Thursday, August 5, 2010

Nice To Meet You!

     Small Town USA.  This is My Town.  Really, it is. Eight hundred people. Two bars, two churches--I imagine to balance each other out--one Elementary School, one JR/SR High School.  Code name Broncos.  One park, three basketball hoops, no stoplights..
     Of course, it wasn't always like this. I was born in Dubuque, IA, lived in Galena, Stockton, and Freeport IL.  Short stint in Summit, NJ, as a nanny.  Back to IL town #3. Jobless, depending on the gracious spirit of friends for a place to live.  Four months later, I was able to get into my own place.  After spending 11 years in the car/home insurance business, became a part-time, temp-only employee of several places.  In addition to walking my ass off in my first insurance gig, I've worked in the office of a clothing business, in the warehouse of that same business, taken water bill payments, even sold carpet for about a month.  I....am not a salesperson.
     I landed back in the insurance industry as an accounting clerk. Full-time, temp. I eventually got a steady job at the company, rating new applications.  Believe or not, it was the job I enjoyed the most over the years.  When the company started cutting jobs, the stress of wondering when my time would come led me to quit.  By this time I'd met my ex-husband, become an instant Mom, and had a roommate for the first time in my 13 years on my own.  He okayed my need to quit that job, citing that I could take a few months off, but would have to find something else.  Made sense.  However, my stellar (lol) resume landed me a job at an insurance agency.  This turned out to be an uncomfortable "family" business, in which I just didn't fit.  Three months later, had a different job at yet another auto/home insurance company (Freeport's loaded with 'em), and was to be married three months later.  Not the job of my dreams, but a nice paying, steady job.
     I already had several friends from previous employments...thank God.  People at this company were snotty and rude.  And women in the workplace...not my cup of tea.  I've never been a gossip or a sniper (not the gun  kind), therefore I did not fit in.  A-gin, as Forrest Gump would say. It was as if I could feel the claws on my back everyday.  For what reason, I'm sure I'll never know.
     I found out I was pregnant just shy of a year of employment there.  Glowing?  Not so much.  Four bladder infections, depression, little support led to time off at four months.  Work group NOT happy.  Yep, four months pregnant and I was on Exile Island (for you fellow Survivor fans).  Everyone thought I was faking. My ex was perplexed.  His first wife never had these problems....another entry for another day.  Sure enough at eight months I developed pre-eclampsia, was hospitalized, then bedridden for the final month.  Although the ex was not crazy about that, he was supportive.

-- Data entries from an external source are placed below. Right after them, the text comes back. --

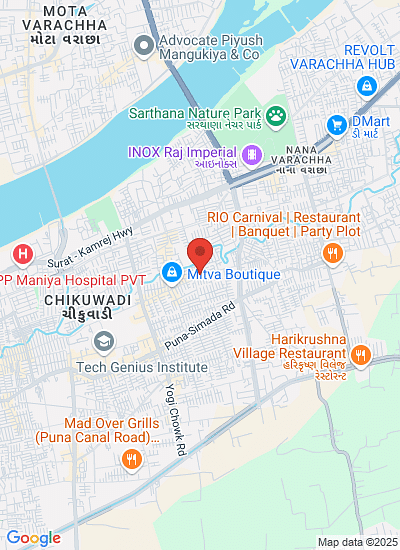 Krushi India Corporation
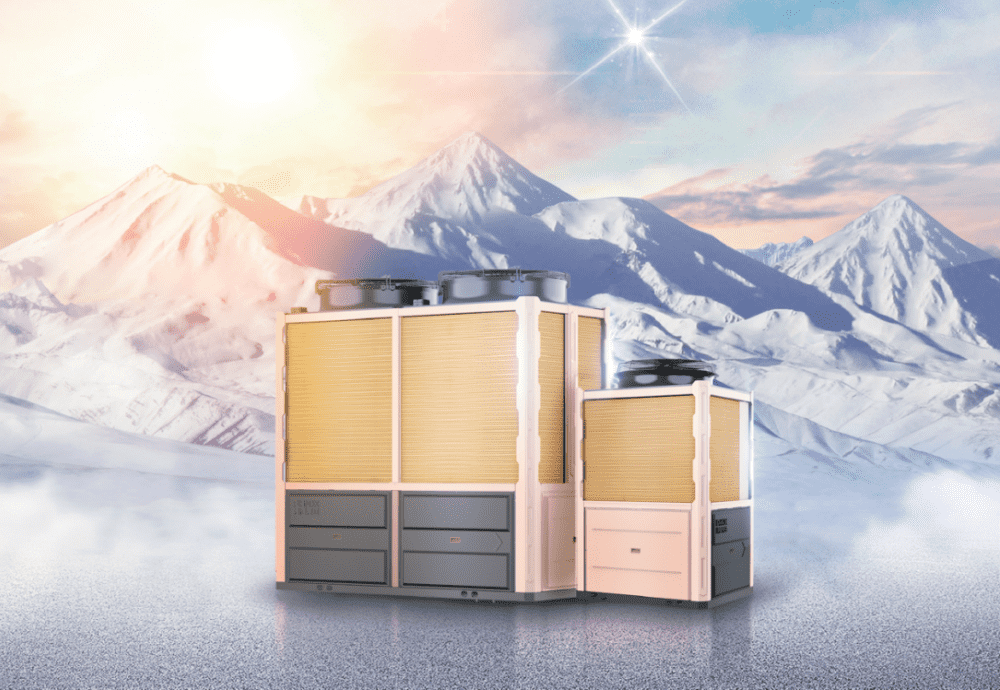 空氣能地暖為什么更適合有老人和小孩的家庭？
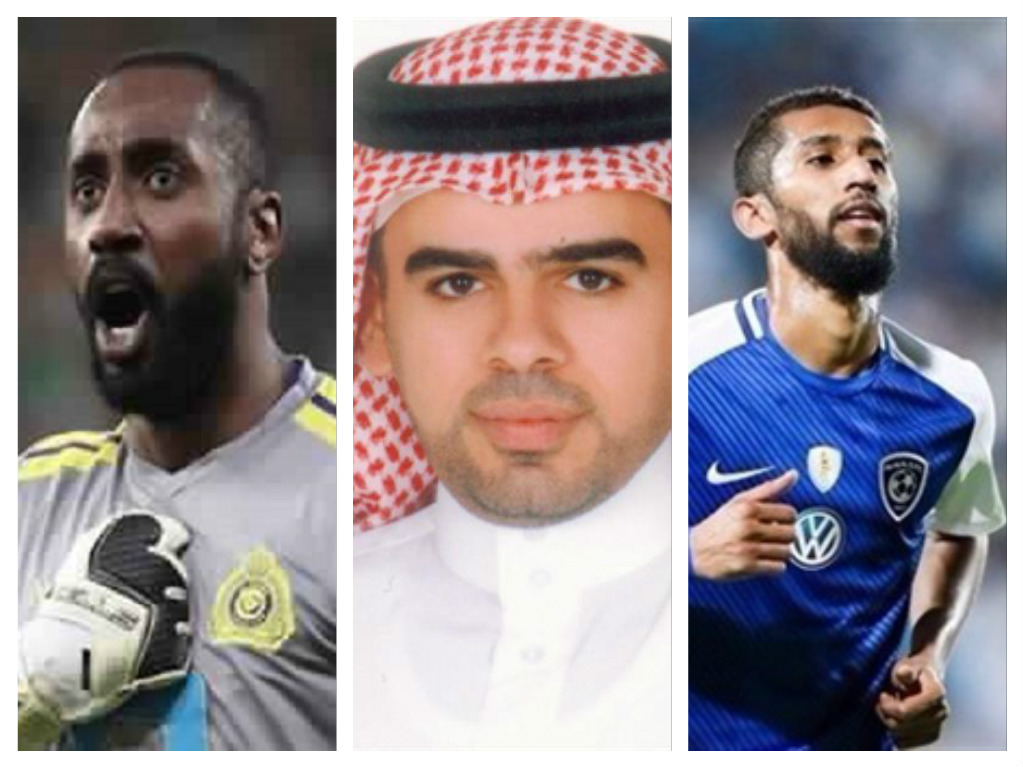 ناقد رياضي: اعتراف سلمان الفرج بظلم #النصر يُحسب له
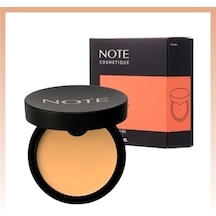 Luminous Silk Cream Powder 04 Sand Patakrem Pudra Fondöten 0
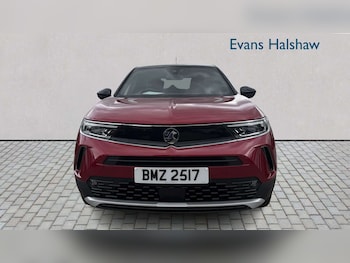 Used Vauxhall Mokka 2023 for sale - 79604506: Photo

     Nicholas Robert Wilkinson was born at 7:01pm on December 16, 1996, after an induced labor, a contraction belt malfunction, too much pitocin, and a blood pressure machine that finally shut down and displayed the message "Please fix me". This did happen...surely some nurse documented it.  Nick scared me, and thrilled me all at once.  The ex told me "You did it!", made a couple phone calls, and was back at home before I'd even been cleaned up and given a room,  The day was just too long for him.  Yep, it was a doozy. But, on a high note, he did sell a cell phone to the head nurse, so it was all good....my God can that man sell!!
     Fast forward (please?).  Ex left in '08.  That year we lost him, our favorite dog, ex's mother & and brother, and his first wife's stepfather (Papa to Nick).  The next year, being within an inch of being foreclosed upon, I was forced too sell the house we'd had built to our specs.  One story, to accommodate my failing physical health, open, light, TWO baths!  The selling experience nearly put me down.  By moving day I was an emotional and physical tragedy, barely able to haul boxes up the 19 stairs required, unable to set foot in the basement I'd spent months cleaning out.  How bad was I?  My glorious son took me gently by the shoulders and said "Mom, it's gonna work out.  We'll get it done."  Secretly, the God-sent moving crew made a plan to make sure that the bed was set up before the first day was over.  How blessed was I??
     It's been a year, now, in this little apartment.  It's just right for Nick and me.  The landlord is a good, kind man.  And, it is my refuge from a world I don't trust all that much.  As is my computer.  I live my life through Facebook.  I am disabled, though I don't look it--again, another entry--and once the house chores are done, I plant crops, bake, bartend, zoo-keep, grow wine and beat my way through the frontier.  But, I also get to stay in touch with people I haven't talked to in years.  How much we all have in common!  I have found many Christians that have lifted me up in prayer time and again, and I them.
     And here I am.  A writer in need of a medium.  Oh yes!  I am a writer.  A damn good one, if I do say so.  I've written over 200 poems, and a few childrens stories.  Various poems have been published in many Poetry.com anthologies.  Here, as in my poetry, I will express feelings.  Perhaps not today.  To much 'get to know me' stuff.  But, you will feel me.
     Enjoy this day.  It was made for you!